The drama was seen by 81.8 million viewers in 66 countries in 2008, the most recent year for which numbers have been compiled, far surpassing past winners "CSI: Crime Scene Investigation" and "CSI: Miami."

And even though "House" is a vastly better show, those numbers still are surprising, given how much easier the pithy lines of the "CSIs" -- not to mention David Caruso's constant fiddling with his sunglasses -- must be to convey to different cultures.

"It is a constant amazement to me that other countries are able to fasten on to this show, because I think of it as being more specifically verbal than any other show that I know of," Laurie said.

"You know, we don't really have that many car chases or ticking bombs or exploding helicopters" -- "I'm always trying to get more in," he joked -- "but what we do have are very, very complicated ideas being bandied back and forth with a very particular verbal tone. And somebody somewhere is doing an absolutely magnificent job of translating these ideas into Flemish.

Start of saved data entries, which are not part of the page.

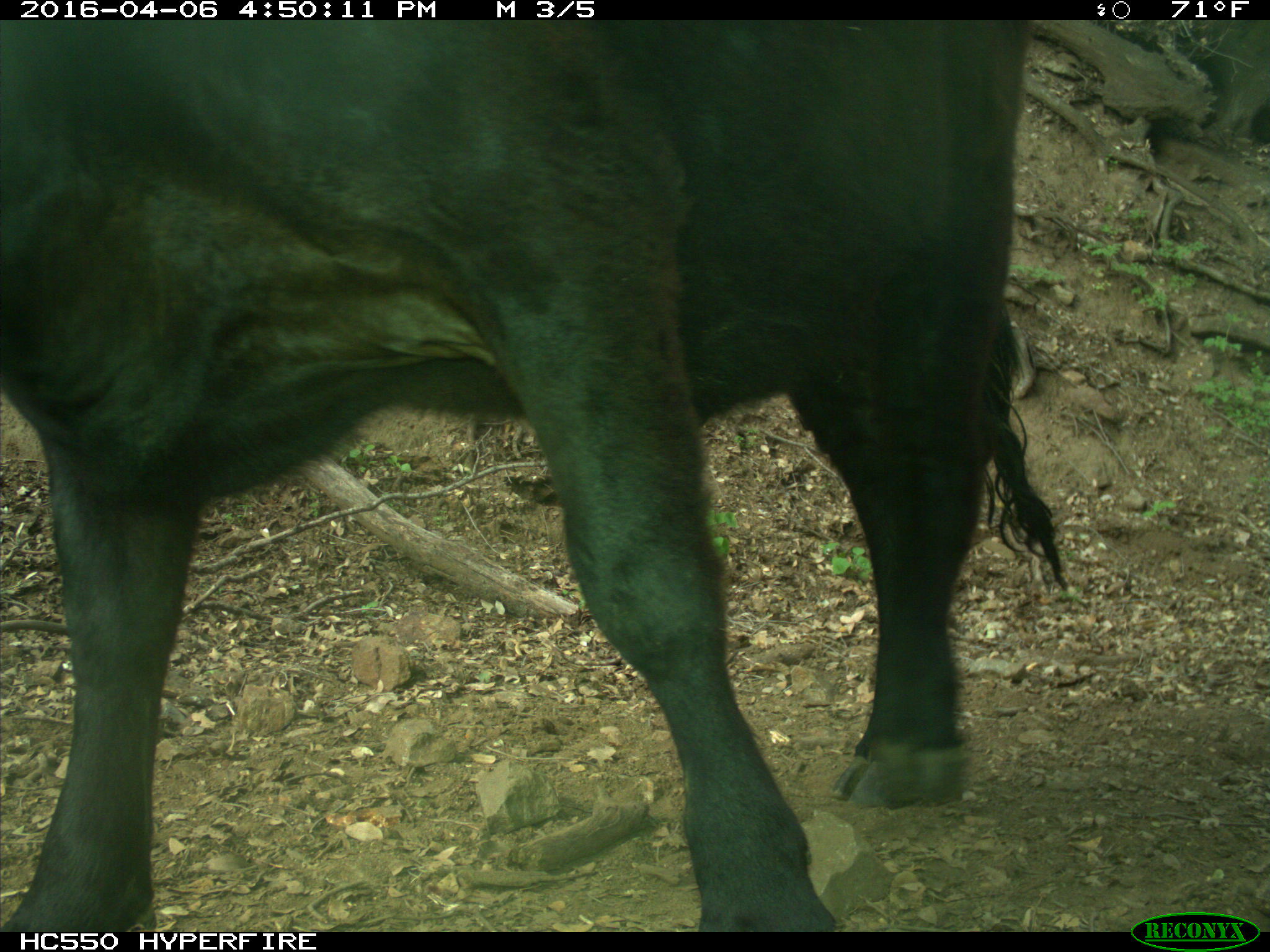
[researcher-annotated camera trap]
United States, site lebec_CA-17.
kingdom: Animalia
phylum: Chordata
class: Mammalia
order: Artiodactyla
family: Bovidae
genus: Bos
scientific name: Bos taurus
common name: domestic cow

"We're dubbed into I don't know how many languages," he continued. "It's an astonishing process to think of. But we're very grateful to somebody somewhere with a large dictionary and thesaurus."

For Laurie, the words remain the same, he just has to translate them from his natural British inflections to House's American accent. And, six years in, he admitted it remains a constant struggle.

"During a shooting day, I'm listening to myself all the time. I mean, every syllable, I'm sort of checking as it gets between here (pointing to his throat) and here (pointing to his mouth). I'm having to sort of edit myself.

"I find it as difficult now as I did to begin with."